Extract >>
Paladino’s removal from the board is effective immediately, according to a statement from the board’s attorney to the Buffalo News. The decision follows a five-day hearing in Albany. Paladino was elected to the board in 2013.

The commissioner determined that Paladino had publicly disclosed private information obtained in an executive session. In December, he sent an email to the board president and to journalists that included information discussed with the board’s lawyer in private.

Already a controversial figure before the private disclosure scandal, Paladino faced widespread outrage last December after he responded to a poll in a local newspaper with racially-charged statements. Asked in the poll what he would like to see “go away” in the year ahead, Paladino said he hoped then-President Barack Obama would die of mad cow disease and then-First Lady Michelle Obama would “return to being a male” and be “let loose” in Zimbabwe to live with gorillas.

Soon after those remarks, which were met with public protests, the board issued a demand that Paladino resign within 24 hours, or they would petition for his removal.

Though he issued an apology of sorts, saying that he never intended to send the email for publication and denying that he was a racist, Paladino did not resign. Subsequently, the board did not petition to have him removed over the remarks, but rather over the disclosure of private information

Paladino, 70, is the founder and former CEO of the Ellicott Development Company. He ran for governor of New York in 2010, and came under fire at the time for a series of racially and sexually offensive emails, including one with a video of dancing African tribesmen, described as an “Obama Inauguration Rehearsal.”

Paladino has been an outspoken supporter of President Donald Trump, and was the honorary co-chair of Trump’s New York campaign in 2016.

Paladino has the option to appeal the ruling, and has already filed a federal lawsuit against the six members of the school board who sought his removal. The suit alleges that the members are using his disclosure of private information as a pretext to remove him from the board because of his comments about the Obamas.

MaryEllen Elia, the state education commissioner, wrote in Thursday’s ruling that Paladino’s disclosure of confidential information was a “wilful violation of law warranting his removal from office.”

Paladino, who is ineligible to run for the school board for one year following his removal, did not immediately respond to a request for comment.

Work item >> According to the article on Paladino's removal from the school board, how long was the hearing in Albany?

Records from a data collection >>
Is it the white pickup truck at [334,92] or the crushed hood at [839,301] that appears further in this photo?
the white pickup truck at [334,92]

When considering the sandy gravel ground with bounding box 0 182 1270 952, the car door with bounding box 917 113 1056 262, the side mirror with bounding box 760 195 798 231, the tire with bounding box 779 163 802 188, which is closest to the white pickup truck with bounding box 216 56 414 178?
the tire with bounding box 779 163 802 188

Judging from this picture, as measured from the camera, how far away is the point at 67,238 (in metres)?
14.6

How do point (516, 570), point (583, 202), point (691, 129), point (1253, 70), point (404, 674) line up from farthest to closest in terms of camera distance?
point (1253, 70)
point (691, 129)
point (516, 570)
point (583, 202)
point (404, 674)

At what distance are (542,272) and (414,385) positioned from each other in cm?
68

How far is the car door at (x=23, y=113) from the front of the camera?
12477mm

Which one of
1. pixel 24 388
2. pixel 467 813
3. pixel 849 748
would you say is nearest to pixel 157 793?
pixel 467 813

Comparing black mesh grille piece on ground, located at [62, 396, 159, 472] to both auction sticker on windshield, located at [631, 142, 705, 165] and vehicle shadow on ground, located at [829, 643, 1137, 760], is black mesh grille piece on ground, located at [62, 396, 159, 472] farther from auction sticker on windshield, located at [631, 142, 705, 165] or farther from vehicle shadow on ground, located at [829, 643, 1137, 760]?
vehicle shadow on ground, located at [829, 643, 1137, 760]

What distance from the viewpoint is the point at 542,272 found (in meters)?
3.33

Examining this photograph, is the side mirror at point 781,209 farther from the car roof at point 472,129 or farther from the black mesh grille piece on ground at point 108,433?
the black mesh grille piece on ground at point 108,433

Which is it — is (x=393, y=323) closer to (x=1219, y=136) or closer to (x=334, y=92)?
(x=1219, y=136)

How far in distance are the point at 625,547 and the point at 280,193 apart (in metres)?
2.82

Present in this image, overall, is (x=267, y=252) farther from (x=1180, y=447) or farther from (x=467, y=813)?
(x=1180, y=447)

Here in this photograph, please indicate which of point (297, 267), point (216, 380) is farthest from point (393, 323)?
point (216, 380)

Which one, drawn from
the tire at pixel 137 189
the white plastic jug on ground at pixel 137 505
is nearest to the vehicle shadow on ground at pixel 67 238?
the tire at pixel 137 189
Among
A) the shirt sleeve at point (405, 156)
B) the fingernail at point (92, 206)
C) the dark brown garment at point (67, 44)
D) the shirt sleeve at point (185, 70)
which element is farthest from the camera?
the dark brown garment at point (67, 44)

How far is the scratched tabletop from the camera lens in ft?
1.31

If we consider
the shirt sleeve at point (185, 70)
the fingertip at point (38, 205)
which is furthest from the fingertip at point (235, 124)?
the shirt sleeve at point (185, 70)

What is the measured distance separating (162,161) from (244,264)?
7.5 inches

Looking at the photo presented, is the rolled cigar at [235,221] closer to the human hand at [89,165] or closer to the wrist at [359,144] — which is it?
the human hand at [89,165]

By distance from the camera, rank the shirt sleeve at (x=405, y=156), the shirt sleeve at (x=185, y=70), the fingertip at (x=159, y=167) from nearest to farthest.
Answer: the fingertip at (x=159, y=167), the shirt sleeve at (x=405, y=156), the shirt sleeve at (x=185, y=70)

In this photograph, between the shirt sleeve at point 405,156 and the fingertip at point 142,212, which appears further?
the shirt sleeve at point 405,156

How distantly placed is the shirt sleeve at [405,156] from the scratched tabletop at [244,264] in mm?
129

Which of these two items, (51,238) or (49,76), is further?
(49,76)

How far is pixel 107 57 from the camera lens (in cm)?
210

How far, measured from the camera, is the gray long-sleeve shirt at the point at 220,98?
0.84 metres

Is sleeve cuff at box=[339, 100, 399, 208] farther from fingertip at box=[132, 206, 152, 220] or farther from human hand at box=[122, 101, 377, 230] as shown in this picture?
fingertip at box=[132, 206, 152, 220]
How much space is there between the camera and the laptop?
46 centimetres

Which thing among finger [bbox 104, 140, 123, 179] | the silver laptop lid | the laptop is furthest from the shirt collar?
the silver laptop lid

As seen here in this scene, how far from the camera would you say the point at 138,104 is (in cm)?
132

Solution >> Five days.